The touch of her hand was electric, and I think the hand-holding lured the other boys over, curiosity winning over prejudice. But I was the first, the trend-setter. As she studied the lines, I asked many questions about palmistry, curious about what had ensnared such an intelligent person. She told me the names of the lines: the heart line, the head line, the life line, the girdle of Venus, and several planets and other nonsense like that. She noted they were only indicators, a guide through which she performed her art. I am to this day unsure what her precise methodology was, and I'm afraid she did not know how to explain it. She admitted that it was a bit of a mystery.

She told me that I would have many lovers in my lifetime, and this proved true over time, but it is also true of many other people. She told me I would eventually find a lifelong "partner," but she never disclosed the gender. So I asked her--"surely it's a woman?" She said she didn't know, but I think she knew more than she cared to say aloud. She did not tell me anything that a sober observer couldn't have guessed from ten minutes' acquaintance with me. So I remained unpersuaded, both then and now, though her unambitious predictions have proven true.

Later in life, she built a successful business around palmistry. Women go to her for counseling, therapy, and guidance. I am sure they wouldn't pay her if they didn't feel they received something of value in exchange for their money. My guess is that she succeeds because of her charisma, insight, cunning, and personal magnetism. It would be a mistake to dismiss her based upon her chosen profession, although I have been tempted. I don't approve of witchcraft, because it seems like a throwback to the superstitious past. On the one hand, I wonder whether she preys upon the gullible. On the other hand, I fail to recall her ever doing evil in the time that we were acquainted. Just the opposite. She was good, to my recollection, and never harmed another person, save for the harm that cannot be prevented, such as when a boy fell in love with her, and the love was unrequited.
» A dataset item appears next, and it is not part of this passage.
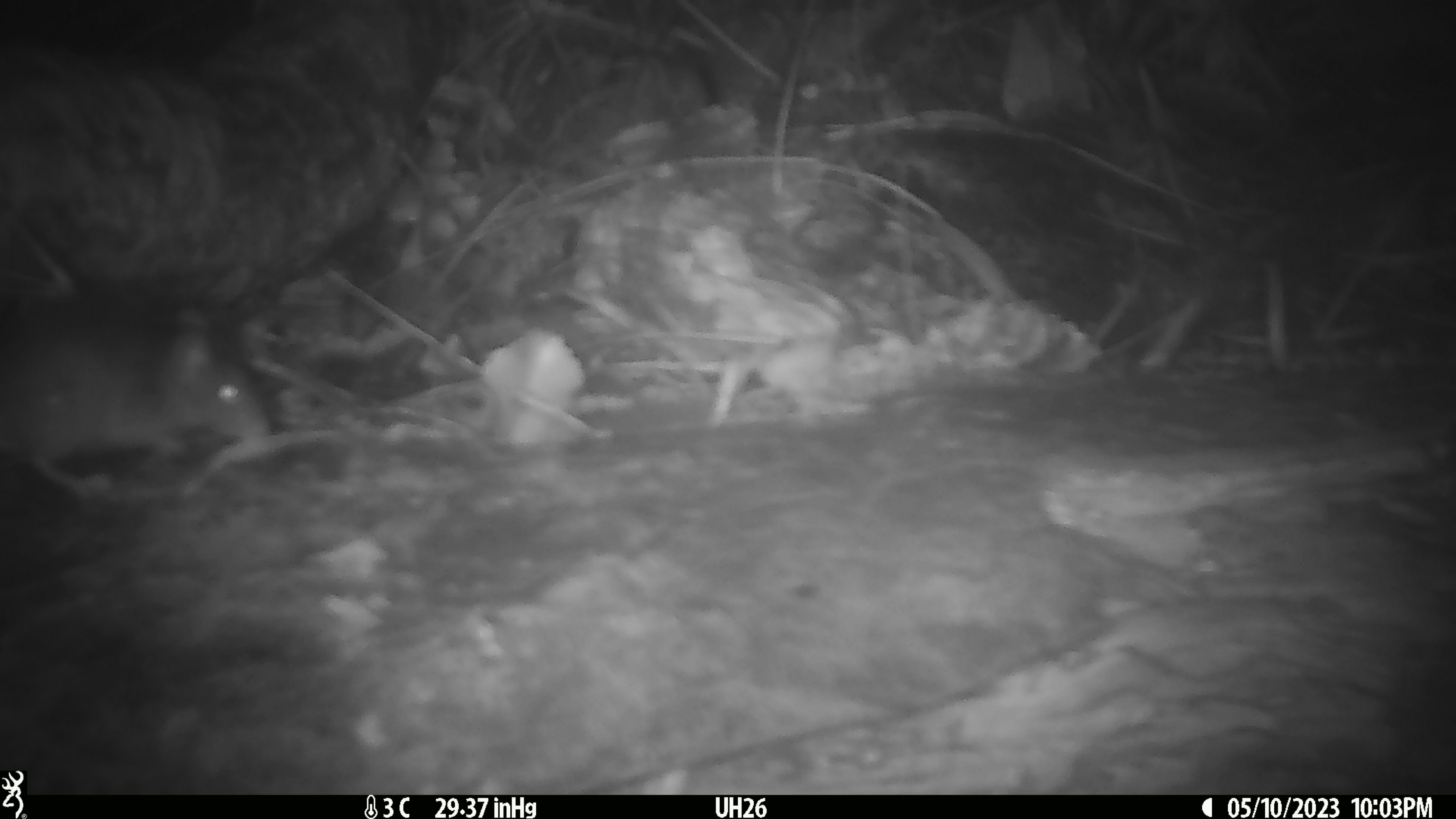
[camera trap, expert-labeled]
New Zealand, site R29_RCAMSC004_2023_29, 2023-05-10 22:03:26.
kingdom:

Now my take on palmistry is as follows. I think some people are prescient. It is possible to perceive many things at a glance and divine many things based upon scant evidence. I have done this, and so have you in all likelihood. Sometimes I wonder about that. It is a strange and curious power, I will grant. To the best of my knowledge, this power is not based in magic, but in the brain. I have watched experts at chess calculate moves faster than would seem possible by a human being. They are seeing into the future as well, often with the faintest of clues to guide them. So it is with the good palmist, the one who has the power to tell you your future. Do not underestimate the agility of the human brain. Much that seems like magic is the natural and scientific product of this wondrous instrument. But nothing is outside the realm of science, which is the language of the Universe. And I am not impressed with someone who claims to see the future based upon skin. There is something wrong with that, racist even. Palmistry is a case of diversion, where a great fuss is made about an irrelevant topic (skin), with the sole purpose of disarming the defenses of the one being read. The actual work involves observation, psychoanalysis, and deductive reasoning. That is all mundane and boring stuff, but it works, and it is not necessarily as cumbersome or slow as one might suppose, and may even be accurate enough to raise the hairs on the back of your neck.